Thursday, November 8, 2007

The Fallacy of Exams

I have issues with Exams. Major ones. In my mind, the entire exam process is flawed.

See, exams force you to cram a huge amount of data into your short term memory, which is then regurgitated in a test setting, and then forgotten. These are either spewed forth as individual factoids, or as wrote learned essays. Neither tests your actual knowledge of the subject, nor your understanding of the theoretical underpinnings of the course. It's perfectly possible to do well in most papers just by aping the lecturer. Hell, if you go to tutorials, pay attention, and attend all the lectures, you can do damn well without ever having to do a reading. God knows it worked for me for most of my undergrad career.

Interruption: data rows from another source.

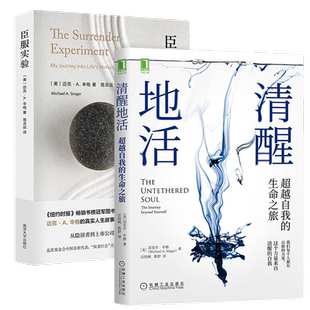 包邮 臣服实验+清醒地活共2册 迈克A辛格著 自我实现成功励志书籍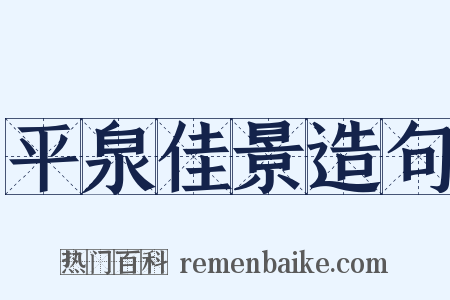 平泉佳景造句是什么意思的图片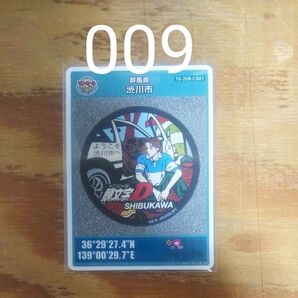 ぐんまちゃんマウスパッド マンホールカード群馬県渋川市
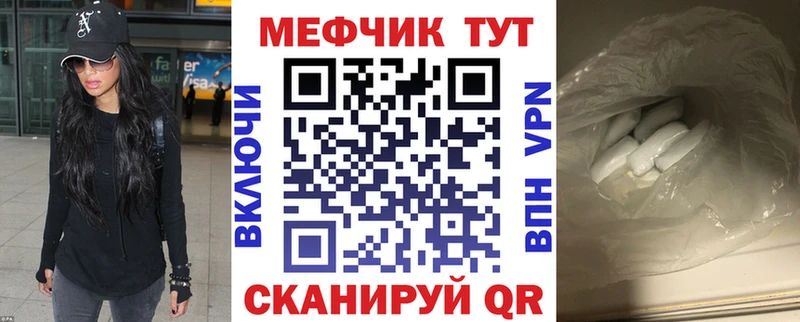 Мефедрон 4 MMC  наркота  Кунгур 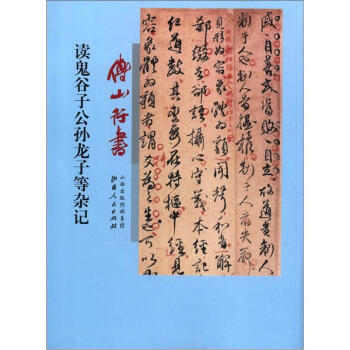 傅山行书读鬼谷子公孙龙子等杂记 pdf epub mobi 电子书 下载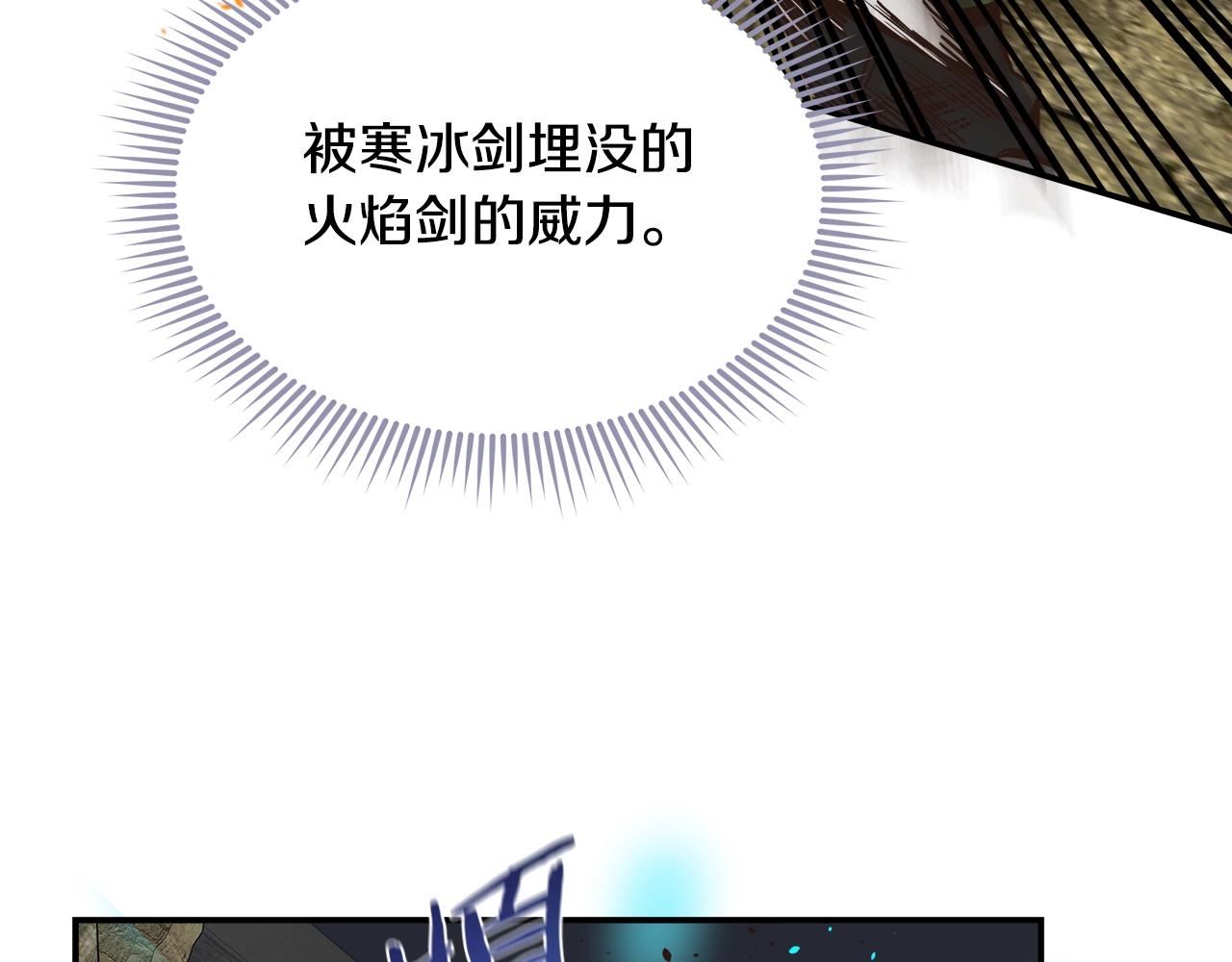 第34话 高风险高收益(1/3)-第34话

The other thing that pisses me off about exams, is that it inherently denigrates the subjects by forcing you to completely deal with them in two or three hours. If a 13 week paper is so simple that the entire thing can be successfully summarised in a three hour exam, then why does it take 13 weeks to teach it? Exams force you to dumb down what you've learned into a form that can be recalled and used in a high pressure environment, and then forgotten. It completely loses all the complexities and details you've been taught, in favour of broad context statements. It essentially defeats the purpose of sitting the course. If it can be written in three hours, surely it can be taught in three hours?